The convergence of deep neural networks and immunotherapy

What do deep neural networks and cancer immunotherapy have in common?

While both are among the most transformational areas of modern science, 30 years ago, these fields were all but ridiculed by the scientific community. As a result, progress in each happened at the sidelines of academia for decades.

Between the 1970s and 1990s, some of the most prominent computer scientists, including Marvin Minsky, in his book “Perceptrons,” argued that neural networks (the backbone of most modern AI) would never work for most applications. He exposed flaws in the early conceptions of neural networks and argued that the whole approach was ineffective.

Meanwhile, during the 1980s through the 2000s, neural network pioneers and believers — Geoffrey Hinton, Yoshua Bengio, and Yann LeCun — continued their efforts and pursued their intuition that neural networks would succeed. These researchers found that most of the original ideas were correct but simply needed more data (think of ImageNET), computational power and further modeling tweaks to be effective.

Hinton, Bengio and LeCun were awarded the Turing Award in 2018 (the computer science equivalent of a Nobel prize) for their work. Today, their revelations have made neural networks the most vibrant area of computer science and have revolutionized fields such as computer vision and natural language processing.

Cancer immunology faced similar obstacles. Treatment with IL-2 cytokine, one of the first immunomodulatory drugs, failed to meet expectations. These outcomes slowed further research, and for decades, cancer immunology wasn’t taken seriously by many cancer biologists. With the effort and intuition of some, however, it was discovered decades later that the concept of boosting the immune system to fight cancer had objective validity. It turned out that we just needed better drug targets and combinations, and eventually, researchers demonstrated that the immune system is the best tool in our fight against cancer.

James P. Allison and Tasuku Honjo, who pioneered the class of cancer immunotherapy drugs known as checkpoint inhibitors, were awarded the Nobel Prize in 2018.

Though widely accepted now, it took decades for the scientific establishment to accept these novel approaches as valid.

Machine learning and immunotherapy have more in common than historical similarities. The beauty of immunotherapy is that it leverages the versatility and flexibility of the immune system to fight different types of cancers. While the first immunotherapies showed results in a few cancers, they were later shown to work in many other cancer types. AI, similarly, utilizes flexible tools to solve a wide range of problems across applications via transfer and multitask learning. These processes are made possible through access to large-scale data.

Here’s something to remember: The resurgence of neural networks started in 2012 after the AlexNet architecture demonstrated 84.7% accuracy in the ImageNET competition. This level of performance was revolutionary at the time, with the second-best model achieving 73.8% accuracy. The ImageNET dataset, started by Fei-Fei Li, is robust, well labeled and high quality. As a result, it has been integral to how far neural networks have brought computer vision today.

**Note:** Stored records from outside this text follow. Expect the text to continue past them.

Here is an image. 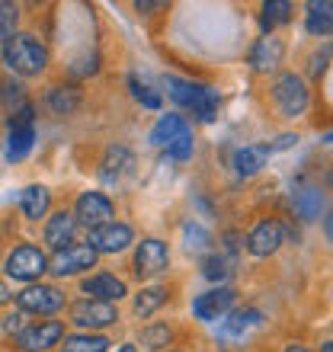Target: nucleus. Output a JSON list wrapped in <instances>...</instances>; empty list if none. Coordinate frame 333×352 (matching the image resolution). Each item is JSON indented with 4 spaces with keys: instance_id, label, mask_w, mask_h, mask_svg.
Instances as JSON below:
<instances>
[{
    "instance_id": "obj_3",
    "label": "nucleus",
    "mask_w": 333,
    "mask_h": 352,
    "mask_svg": "<svg viewBox=\"0 0 333 352\" xmlns=\"http://www.w3.org/2000/svg\"><path fill=\"white\" fill-rule=\"evenodd\" d=\"M272 100H276V109L286 116V119H295L308 109V90L305 80L298 74H282L272 84Z\"/></svg>"
},
{
    "instance_id": "obj_25",
    "label": "nucleus",
    "mask_w": 333,
    "mask_h": 352,
    "mask_svg": "<svg viewBox=\"0 0 333 352\" xmlns=\"http://www.w3.org/2000/svg\"><path fill=\"white\" fill-rule=\"evenodd\" d=\"M292 202H295V212L305 218V221H314V218H321V212H324V195L317 192V189H298L295 195H292Z\"/></svg>"
},
{
    "instance_id": "obj_26",
    "label": "nucleus",
    "mask_w": 333,
    "mask_h": 352,
    "mask_svg": "<svg viewBox=\"0 0 333 352\" xmlns=\"http://www.w3.org/2000/svg\"><path fill=\"white\" fill-rule=\"evenodd\" d=\"M109 340L100 333H77V336H65L61 352H106Z\"/></svg>"
},
{
    "instance_id": "obj_23",
    "label": "nucleus",
    "mask_w": 333,
    "mask_h": 352,
    "mask_svg": "<svg viewBox=\"0 0 333 352\" xmlns=\"http://www.w3.org/2000/svg\"><path fill=\"white\" fill-rule=\"evenodd\" d=\"M19 208H23L26 218L39 221V218L48 212V189L45 186H26V189L19 192Z\"/></svg>"
},
{
    "instance_id": "obj_41",
    "label": "nucleus",
    "mask_w": 333,
    "mask_h": 352,
    "mask_svg": "<svg viewBox=\"0 0 333 352\" xmlns=\"http://www.w3.org/2000/svg\"><path fill=\"white\" fill-rule=\"evenodd\" d=\"M286 352H308V349H305V346H298V343H292Z\"/></svg>"
},
{
    "instance_id": "obj_2",
    "label": "nucleus",
    "mask_w": 333,
    "mask_h": 352,
    "mask_svg": "<svg viewBox=\"0 0 333 352\" xmlns=\"http://www.w3.org/2000/svg\"><path fill=\"white\" fill-rule=\"evenodd\" d=\"M164 87H166V93H170V100L173 102L189 106L202 122H215V112H218V93H215L212 87L189 84V80H180V77H164Z\"/></svg>"
},
{
    "instance_id": "obj_12",
    "label": "nucleus",
    "mask_w": 333,
    "mask_h": 352,
    "mask_svg": "<svg viewBox=\"0 0 333 352\" xmlns=\"http://www.w3.org/2000/svg\"><path fill=\"white\" fill-rule=\"evenodd\" d=\"M234 305V292L231 288H215V292H205L193 301V314L199 320H218L224 311H231Z\"/></svg>"
},
{
    "instance_id": "obj_28",
    "label": "nucleus",
    "mask_w": 333,
    "mask_h": 352,
    "mask_svg": "<svg viewBox=\"0 0 333 352\" xmlns=\"http://www.w3.org/2000/svg\"><path fill=\"white\" fill-rule=\"evenodd\" d=\"M164 301H166V292H164V288H158V285L141 288L138 298H135V311H138L141 317H148V314H154V311H158Z\"/></svg>"
},
{
    "instance_id": "obj_19",
    "label": "nucleus",
    "mask_w": 333,
    "mask_h": 352,
    "mask_svg": "<svg viewBox=\"0 0 333 352\" xmlns=\"http://www.w3.org/2000/svg\"><path fill=\"white\" fill-rule=\"evenodd\" d=\"M305 29L311 36H330L333 32V0H311L308 3V19Z\"/></svg>"
},
{
    "instance_id": "obj_34",
    "label": "nucleus",
    "mask_w": 333,
    "mask_h": 352,
    "mask_svg": "<svg viewBox=\"0 0 333 352\" xmlns=\"http://www.w3.org/2000/svg\"><path fill=\"white\" fill-rule=\"evenodd\" d=\"M141 343H144V346H151V349H160V346H166V343H170V330H166L164 324H158V327H148V330L141 333Z\"/></svg>"
},
{
    "instance_id": "obj_7",
    "label": "nucleus",
    "mask_w": 333,
    "mask_h": 352,
    "mask_svg": "<svg viewBox=\"0 0 333 352\" xmlns=\"http://www.w3.org/2000/svg\"><path fill=\"white\" fill-rule=\"evenodd\" d=\"M96 263V247L93 243H71L65 250H58L52 260H48V269L55 276H74L80 269H90Z\"/></svg>"
},
{
    "instance_id": "obj_21",
    "label": "nucleus",
    "mask_w": 333,
    "mask_h": 352,
    "mask_svg": "<svg viewBox=\"0 0 333 352\" xmlns=\"http://www.w3.org/2000/svg\"><path fill=\"white\" fill-rule=\"evenodd\" d=\"M183 131H189V125H186L180 116H160L158 125L151 129V144H158V148H170Z\"/></svg>"
},
{
    "instance_id": "obj_4",
    "label": "nucleus",
    "mask_w": 333,
    "mask_h": 352,
    "mask_svg": "<svg viewBox=\"0 0 333 352\" xmlns=\"http://www.w3.org/2000/svg\"><path fill=\"white\" fill-rule=\"evenodd\" d=\"M45 269H48L45 253L39 250V247H32V243H23V247H17V250L7 256V272L13 278H19V282H32V278H39Z\"/></svg>"
},
{
    "instance_id": "obj_15",
    "label": "nucleus",
    "mask_w": 333,
    "mask_h": 352,
    "mask_svg": "<svg viewBox=\"0 0 333 352\" xmlns=\"http://www.w3.org/2000/svg\"><path fill=\"white\" fill-rule=\"evenodd\" d=\"M74 231H77V218L67 212H58L48 218L45 224V243L52 247V250H65V247H71V241H74Z\"/></svg>"
},
{
    "instance_id": "obj_32",
    "label": "nucleus",
    "mask_w": 333,
    "mask_h": 352,
    "mask_svg": "<svg viewBox=\"0 0 333 352\" xmlns=\"http://www.w3.org/2000/svg\"><path fill=\"white\" fill-rule=\"evenodd\" d=\"M202 272H205V278H218V282H222V278L231 276V263L215 253V256H208V260L202 263Z\"/></svg>"
},
{
    "instance_id": "obj_36",
    "label": "nucleus",
    "mask_w": 333,
    "mask_h": 352,
    "mask_svg": "<svg viewBox=\"0 0 333 352\" xmlns=\"http://www.w3.org/2000/svg\"><path fill=\"white\" fill-rule=\"evenodd\" d=\"M26 327H23V311H17V314H7L3 317V333H23Z\"/></svg>"
},
{
    "instance_id": "obj_10",
    "label": "nucleus",
    "mask_w": 333,
    "mask_h": 352,
    "mask_svg": "<svg viewBox=\"0 0 333 352\" xmlns=\"http://www.w3.org/2000/svg\"><path fill=\"white\" fill-rule=\"evenodd\" d=\"M166 266H170V250H166L164 241L148 237V241L138 243V250H135V272L141 278L160 276V272H166Z\"/></svg>"
},
{
    "instance_id": "obj_8",
    "label": "nucleus",
    "mask_w": 333,
    "mask_h": 352,
    "mask_svg": "<svg viewBox=\"0 0 333 352\" xmlns=\"http://www.w3.org/2000/svg\"><path fill=\"white\" fill-rule=\"evenodd\" d=\"M112 214H116V208H112V202L103 192H83L80 199H77L74 218L80 224H87V228H93V231L112 224Z\"/></svg>"
},
{
    "instance_id": "obj_16",
    "label": "nucleus",
    "mask_w": 333,
    "mask_h": 352,
    "mask_svg": "<svg viewBox=\"0 0 333 352\" xmlns=\"http://www.w3.org/2000/svg\"><path fill=\"white\" fill-rule=\"evenodd\" d=\"M282 55H286L282 42L272 36H263L257 45H253V52H250V65L257 67V71H272V67L282 65Z\"/></svg>"
},
{
    "instance_id": "obj_39",
    "label": "nucleus",
    "mask_w": 333,
    "mask_h": 352,
    "mask_svg": "<svg viewBox=\"0 0 333 352\" xmlns=\"http://www.w3.org/2000/svg\"><path fill=\"white\" fill-rule=\"evenodd\" d=\"M324 234H327V241L333 243V212H330V214H327V218H324Z\"/></svg>"
},
{
    "instance_id": "obj_22",
    "label": "nucleus",
    "mask_w": 333,
    "mask_h": 352,
    "mask_svg": "<svg viewBox=\"0 0 333 352\" xmlns=\"http://www.w3.org/2000/svg\"><path fill=\"white\" fill-rule=\"evenodd\" d=\"M45 102L55 116H71V112L80 109V90H74V87H52Z\"/></svg>"
},
{
    "instance_id": "obj_42",
    "label": "nucleus",
    "mask_w": 333,
    "mask_h": 352,
    "mask_svg": "<svg viewBox=\"0 0 333 352\" xmlns=\"http://www.w3.org/2000/svg\"><path fill=\"white\" fill-rule=\"evenodd\" d=\"M321 352H333V340H330V343H324V346H321Z\"/></svg>"
},
{
    "instance_id": "obj_44",
    "label": "nucleus",
    "mask_w": 333,
    "mask_h": 352,
    "mask_svg": "<svg viewBox=\"0 0 333 352\" xmlns=\"http://www.w3.org/2000/svg\"><path fill=\"white\" fill-rule=\"evenodd\" d=\"M324 141H327V144H333V131H330V135H327V138H324Z\"/></svg>"
},
{
    "instance_id": "obj_43",
    "label": "nucleus",
    "mask_w": 333,
    "mask_h": 352,
    "mask_svg": "<svg viewBox=\"0 0 333 352\" xmlns=\"http://www.w3.org/2000/svg\"><path fill=\"white\" fill-rule=\"evenodd\" d=\"M116 352H135V346H122V349H116Z\"/></svg>"
},
{
    "instance_id": "obj_31",
    "label": "nucleus",
    "mask_w": 333,
    "mask_h": 352,
    "mask_svg": "<svg viewBox=\"0 0 333 352\" xmlns=\"http://www.w3.org/2000/svg\"><path fill=\"white\" fill-rule=\"evenodd\" d=\"M129 87H131V96L141 102V106H148V109H160V96L151 87H144L138 77H129Z\"/></svg>"
},
{
    "instance_id": "obj_5",
    "label": "nucleus",
    "mask_w": 333,
    "mask_h": 352,
    "mask_svg": "<svg viewBox=\"0 0 333 352\" xmlns=\"http://www.w3.org/2000/svg\"><path fill=\"white\" fill-rule=\"evenodd\" d=\"M17 305L19 311H26V314H55L58 307L65 305V295L58 292L55 285H29L23 288L17 295Z\"/></svg>"
},
{
    "instance_id": "obj_29",
    "label": "nucleus",
    "mask_w": 333,
    "mask_h": 352,
    "mask_svg": "<svg viewBox=\"0 0 333 352\" xmlns=\"http://www.w3.org/2000/svg\"><path fill=\"white\" fill-rule=\"evenodd\" d=\"M0 102H3L10 112H19L23 106H29V102L23 100V87H19L17 80H3V84H0Z\"/></svg>"
},
{
    "instance_id": "obj_30",
    "label": "nucleus",
    "mask_w": 333,
    "mask_h": 352,
    "mask_svg": "<svg viewBox=\"0 0 333 352\" xmlns=\"http://www.w3.org/2000/svg\"><path fill=\"white\" fill-rule=\"evenodd\" d=\"M17 19H19V7H13V3H0V45H7L10 38H13Z\"/></svg>"
},
{
    "instance_id": "obj_33",
    "label": "nucleus",
    "mask_w": 333,
    "mask_h": 352,
    "mask_svg": "<svg viewBox=\"0 0 333 352\" xmlns=\"http://www.w3.org/2000/svg\"><path fill=\"white\" fill-rule=\"evenodd\" d=\"M166 154H170L173 160H189L193 157V131H183V135L166 148Z\"/></svg>"
},
{
    "instance_id": "obj_24",
    "label": "nucleus",
    "mask_w": 333,
    "mask_h": 352,
    "mask_svg": "<svg viewBox=\"0 0 333 352\" xmlns=\"http://www.w3.org/2000/svg\"><path fill=\"white\" fill-rule=\"evenodd\" d=\"M32 141H36V129L32 125H23V129H10L7 138V160H23L32 151Z\"/></svg>"
},
{
    "instance_id": "obj_35",
    "label": "nucleus",
    "mask_w": 333,
    "mask_h": 352,
    "mask_svg": "<svg viewBox=\"0 0 333 352\" xmlns=\"http://www.w3.org/2000/svg\"><path fill=\"white\" fill-rule=\"evenodd\" d=\"M183 234H186V247H189V250H205L208 234H205L199 224H183Z\"/></svg>"
},
{
    "instance_id": "obj_20",
    "label": "nucleus",
    "mask_w": 333,
    "mask_h": 352,
    "mask_svg": "<svg viewBox=\"0 0 333 352\" xmlns=\"http://www.w3.org/2000/svg\"><path fill=\"white\" fill-rule=\"evenodd\" d=\"M259 320H263V314H259L257 307L234 311V314L222 324V336H228V340H241V336H247L253 327H259Z\"/></svg>"
},
{
    "instance_id": "obj_6",
    "label": "nucleus",
    "mask_w": 333,
    "mask_h": 352,
    "mask_svg": "<svg viewBox=\"0 0 333 352\" xmlns=\"http://www.w3.org/2000/svg\"><path fill=\"white\" fill-rule=\"evenodd\" d=\"M71 320L77 327H87V330H100V327H109L119 320L116 314V305L109 301H93V298H83L71 305Z\"/></svg>"
},
{
    "instance_id": "obj_13",
    "label": "nucleus",
    "mask_w": 333,
    "mask_h": 352,
    "mask_svg": "<svg viewBox=\"0 0 333 352\" xmlns=\"http://www.w3.org/2000/svg\"><path fill=\"white\" fill-rule=\"evenodd\" d=\"M131 228L129 224H106V228H100V231L90 234V243L96 247V253H122L125 247L131 243Z\"/></svg>"
},
{
    "instance_id": "obj_9",
    "label": "nucleus",
    "mask_w": 333,
    "mask_h": 352,
    "mask_svg": "<svg viewBox=\"0 0 333 352\" xmlns=\"http://www.w3.org/2000/svg\"><path fill=\"white\" fill-rule=\"evenodd\" d=\"M61 336H65V324H61V320H42V324L26 327V330L17 336V346L23 352H45L61 343Z\"/></svg>"
},
{
    "instance_id": "obj_37",
    "label": "nucleus",
    "mask_w": 333,
    "mask_h": 352,
    "mask_svg": "<svg viewBox=\"0 0 333 352\" xmlns=\"http://www.w3.org/2000/svg\"><path fill=\"white\" fill-rule=\"evenodd\" d=\"M327 61H330V48H324V52H317V55L311 58V74H314V77H321V74H324Z\"/></svg>"
},
{
    "instance_id": "obj_17",
    "label": "nucleus",
    "mask_w": 333,
    "mask_h": 352,
    "mask_svg": "<svg viewBox=\"0 0 333 352\" xmlns=\"http://www.w3.org/2000/svg\"><path fill=\"white\" fill-rule=\"evenodd\" d=\"M131 167H135V157H131L129 148H109L106 151V157H103V183H119L125 173H131Z\"/></svg>"
},
{
    "instance_id": "obj_18",
    "label": "nucleus",
    "mask_w": 333,
    "mask_h": 352,
    "mask_svg": "<svg viewBox=\"0 0 333 352\" xmlns=\"http://www.w3.org/2000/svg\"><path fill=\"white\" fill-rule=\"evenodd\" d=\"M269 154H272V148L269 144H250V148H241V151H234V170L241 176H253L259 173V170L266 167V160Z\"/></svg>"
},
{
    "instance_id": "obj_40",
    "label": "nucleus",
    "mask_w": 333,
    "mask_h": 352,
    "mask_svg": "<svg viewBox=\"0 0 333 352\" xmlns=\"http://www.w3.org/2000/svg\"><path fill=\"white\" fill-rule=\"evenodd\" d=\"M10 301V288H7V282L0 278V305H7Z\"/></svg>"
},
{
    "instance_id": "obj_1",
    "label": "nucleus",
    "mask_w": 333,
    "mask_h": 352,
    "mask_svg": "<svg viewBox=\"0 0 333 352\" xmlns=\"http://www.w3.org/2000/svg\"><path fill=\"white\" fill-rule=\"evenodd\" d=\"M3 61L10 71H17L23 77H36L45 71L48 65V48L39 42L36 36H13L3 45Z\"/></svg>"
},
{
    "instance_id": "obj_14",
    "label": "nucleus",
    "mask_w": 333,
    "mask_h": 352,
    "mask_svg": "<svg viewBox=\"0 0 333 352\" xmlns=\"http://www.w3.org/2000/svg\"><path fill=\"white\" fill-rule=\"evenodd\" d=\"M83 295H90L93 301H119L122 295H125V282L116 276H109V272H100V276H90L80 282Z\"/></svg>"
},
{
    "instance_id": "obj_11",
    "label": "nucleus",
    "mask_w": 333,
    "mask_h": 352,
    "mask_svg": "<svg viewBox=\"0 0 333 352\" xmlns=\"http://www.w3.org/2000/svg\"><path fill=\"white\" fill-rule=\"evenodd\" d=\"M279 243H282V224L266 218V221H259L253 231L247 234V250L253 256H269V253L279 250Z\"/></svg>"
},
{
    "instance_id": "obj_45",
    "label": "nucleus",
    "mask_w": 333,
    "mask_h": 352,
    "mask_svg": "<svg viewBox=\"0 0 333 352\" xmlns=\"http://www.w3.org/2000/svg\"><path fill=\"white\" fill-rule=\"evenodd\" d=\"M330 186H333V170H330Z\"/></svg>"
},
{
    "instance_id": "obj_38",
    "label": "nucleus",
    "mask_w": 333,
    "mask_h": 352,
    "mask_svg": "<svg viewBox=\"0 0 333 352\" xmlns=\"http://www.w3.org/2000/svg\"><path fill=\"white\" fill-rule=\"evenodd\" d=\"M295 141H298V135H282V138H279V141H272L269 148H272V151H282V148H292Z\"/></svg>"
},
{
    "instance_id": "obj_27",
    "label": "nucleus",
    "mask_w": 333,
    "mask_h": 352,
    "mask_svg": "<svg viewBox=\"0 0 333 352\" xmlns=\"http://www.w3.org/2000/svg\"><path fill=\"white\" fill-rule=\"evenodd\" d=\"M288 16H292V3H286V0H272V3H263L259 26H263V32H272L276 26L288 23Z\"/></svg>"
}]
</instances>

Interestingly, similar developments are happening now in biology. Life sciences companies and labs are building large-scale datasets with tens of millions of immune cells labeled consistently to ensure the validity of the underlying data. These datasets are the analogs of ImageNET in biology.

We’re already seeing these large, high-quality datasets giving rise to experimentation at a rate and scale that was impossible before. For example, machine learning is being used to identify immune cell types in different parts of the body and their involvement in various diseases. After identifying patterns, algorithms can “map” or predict different immune trajectories, which can then be used to interpret, for example, why some cancer immunotherapies work on particular cancer types and some don’t. The datasets act as the Google Maps of the immune system.

Mapping patterns of genes, proteins and cell interactions across diseases allows researchers to understand molecular pathways as the building blocks of disease. The presence or absence of a functional block helps interpret why some cancer immunotherapies work on particular cancer types but not others.

Mapping pathways of genes and proteins across diseases and phenotypes allows researchers to learn how they work together to activate specific pathways and fight multiple diseases. Genes can be part of numerous pathways, and they can cause distinct types of cells to behave differently.

Moreover, different cell types can share similar gene activities, and the same functional pathways can be found in various immune-related disorders. This makes a case for building machine learning models that perform effectively on specific tasks and transfer to other tasks.

Transfer learning works in deep learning models, for example, by taking simple patterns (in images, think of simple lines and curves) learned by early layers of a neural network and leveraging those layers for different problems. In biology, this allows us to transfer knowledge on how specific genes and pathways in one disease or cell type play a role in other contexts.

AI research that addresses the effects of genetic changes (perturbations) on immune cells and their impact on the cells and possible treatments is increasingly common in cancer immunology. This kind of research will enable us to understand these cells more quickly and lead to better drugs and treatments.

With large-scale data fueling further research in immunotherapy and AI, we are confident that more effective drugs to fight cancer will appear soon, thus giving hope to the over 18 million people who are diagnosed with cancer every year.